Problems and tasks:
A: Transcribe the passage of the text on crimping lugs onto large gauge wire starting at "Large gauge wire runs at electrical" and ending at "large gauge wires.".
B: Decide whether each statement agrees with the text on crimping lugs onto large gauge wire. Answer yes or no for each, quoting the words of that text that settle it. (i) The borrowed crimping tool has dies for 6ga through 4/0ga wire. (ii) Aluminum is a good choice when buying wire connectors. (iii) The two 2/0 lugs in the image fit the same post size.
C: Continue the text on crimping lugs onto large gauge wire, picking up after its final sentence.

Extract:
OK, enough of that. 

Aboard s/v Pilgrim, Jeff & Anne continue their refit.  Today they show us how to make up terminals on heavy gauge wire...  I do encourage you to check out the comments on the original post - there are some useful pointers in there to suitable tools for crimping.

Our recent installation of Pilgrim’s primary 12V DC wiring required the numerous large gauge, 4 to 00, electrical wires.  If you’re wondering which is the larger wire a 4 or 00, then check out our previous post – Let’s Talk Marine Wire, October 18, 2015.

Large gauge wire runs at electrical panel and starter battery.

Large gauge wire runs at house battery bank.

Here are a few things I picked up about crimping lugs onto large gauge wires.

Happiness is having the right tools for the job at hand.  The key for installing wire terminals on large gauge wire is having the proper crimping tool.   Unfortunately appropriately sized, quality crimpers are expensive and rarely part of the DIY sailor’s quiver of tools.  Fortunately I am currently able to borrow a great crimping tool with dies for crimping 6ga through 4/0ga. 

If anyone out can recommend a source for purchasing a quality pair of crimpers functional on 6 to 2/0 wire, then please share the info in the comments.

Tools and materials:  Clockwise from the top - heat gun, medium duty wire cutters (blue handle), large gauge wire crimper with multiple dies, 2/0 x 5/16 post lugs, heat shrink tubing,  2/0 wire.

Heavy duty wire cutter and a sharpie style marker are essential tools missing from the image above. 

I’m not certain if there is a technical difference between lugs and ring terminals.  In my vernacular ring terminals are used with smaller gauge wire and typically have heat shrink insulation already installed.  Lugs are typically non-insulated fittings for larger wire.  If anyone out there has a different definition / delineation, then please let me know.

Ring terminals and lugs need to be sized to the correct gauge of wire and to the correct post diameter.  In the image below both lugs are for 2/0 wire.  The lug on the right fits a 3/8” post and the one on the left fits a ¼” post.

22ga to 8ga insulated ring terminals on left.  6ga to 2/0ga lugs on right.

Two 2/0ga lugs with holes for different size posts.

Avoid aluminum when purchasing wire connectors.  Like marine wire all terminals and lugs should be tinned copper.

Material provided:
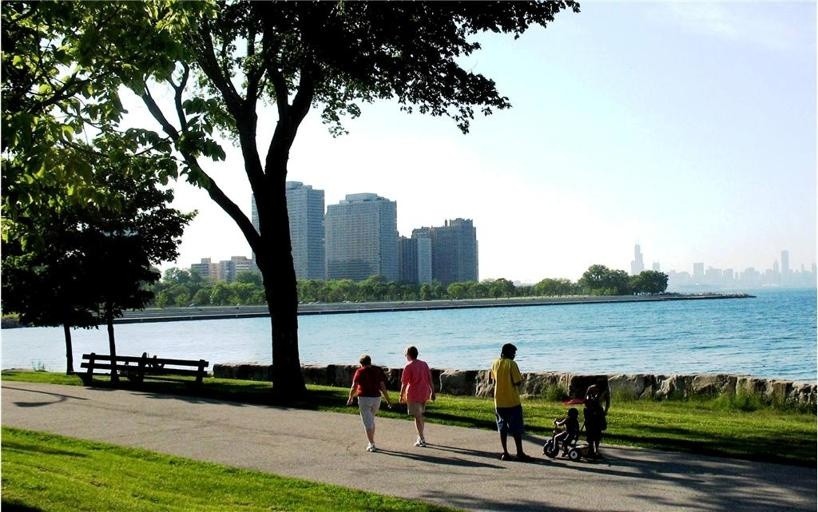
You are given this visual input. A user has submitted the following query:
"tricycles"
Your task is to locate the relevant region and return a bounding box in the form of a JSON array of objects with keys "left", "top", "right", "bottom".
[{"left": 543, "top": 417, "right": 594, "bottom": 460}]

Exercise answers:
A:
Large gauge wire runs at electrical panel and starter battery.

Large gauge wire runs at house battery bank.

Here are a few things I picked up about crimping lugs onto large gauge wires.

B:
(i) Yes: "I am currently able to borrow a great crimping tool with dies for crimping 6ga through 4/0ga."
(ii) No: "Avoid aluminum when purchasing wire connectors."
(iii) No: "The lug on the right fits a 3/8” post and the one on the left fits a ¼” post."

C:
I’ve found my medium duty wire cutters will realistically work on wire up to around 1 gauge.  0 through 4/0 wire will require large cable cutters.  Sailing vessels should be carrying large cable cutters to deal with wire rigging in the event of a dismasting (See our C’est la Vie post: Dis-masted – Part 2 if you doubt the necessity of having large cable cutters aboard.)  Cutting 4/0 wire is easy with the large cable cutters. 

Once the wire is cut to the proper length, slide a section of heat shrink tubing for each lug to be installed onto the wire.  Sliding the heat shrink over the wire at this point will aid in avoiding any fraying of the wire once the insulation is removed.  Next, using the lug as a guide mark the amount of insulation to be stripped off the end of the wire.

The medium duty wire cutters are my tool of choice for stripping wiring larger than 10 gauge.

Stripping 2/0 wire using medium sized wire cutter.

Apply gentle pressure to the handles while rotating the cutters around the wire.  I prefer to rotate back and forth through 180 degrees.  Rotating through 360 degrees is ergonomically awkward and often results in a spiral cut on the insulation.  Stop the motion when you begin to feel the strands of copper against the edge of the cutters. Knowing when to stop cutting and how much pressure to apply comes with practice. 

Once the insulation is gone, I move directly to installing the lug.  Expediency at this step will aid in avoiding any fraying of the small stands of copper wire. 

Crimping a lug on a 2/0 battery cable.

Once the crimping is completed, I give the lug a through visual quality inspection.  If satisfied with the connection, then slide the heat shrink tubing over the junction and let the heat gun do the rest.

Numerous 2/0ga battery wires in Pilgrim's house battery bank.

Happy Crimping!

Fabricating a DIY ANL Fuse Block

Jeff and Anne continue with their thorough refit of s/v Pilgrim.  Here they tackle the fusing of the primary wires in the 12V electrical system.  And they do it right.  Jeff made this as two separate posts, I have collapsed them into one here.

Pilgrim’s progress is crawling towards the installation of the primary DC electrical wiring.  The primary wiring components are:

• Battery Bank(s)
• Large gauge, high amperage wires connecting primary components
• Shunts to allow for the installation of battery monitors
• Switches for directing or cycling on/off the flow of power through primary wiring & components
• Bus Bars to make multiple wire connections in which all the wires are on a common circuit.
• Terminal blocks to make multiple wire connections in which the wires are on separate circuits.
• Terminal posts for making connections in which the wire(s) are on separate circuits.
• Fuses to protect­­­­ the wiring and components from excessive amperage.

We purchased a BlueSea 600A Power Bar to serve as the primary distribution point for the DC positive wiring.  The wiring leading from the positive bus will be fused at the battery box.  A few of the other wire runs will need to be fused proximal to the bus bar.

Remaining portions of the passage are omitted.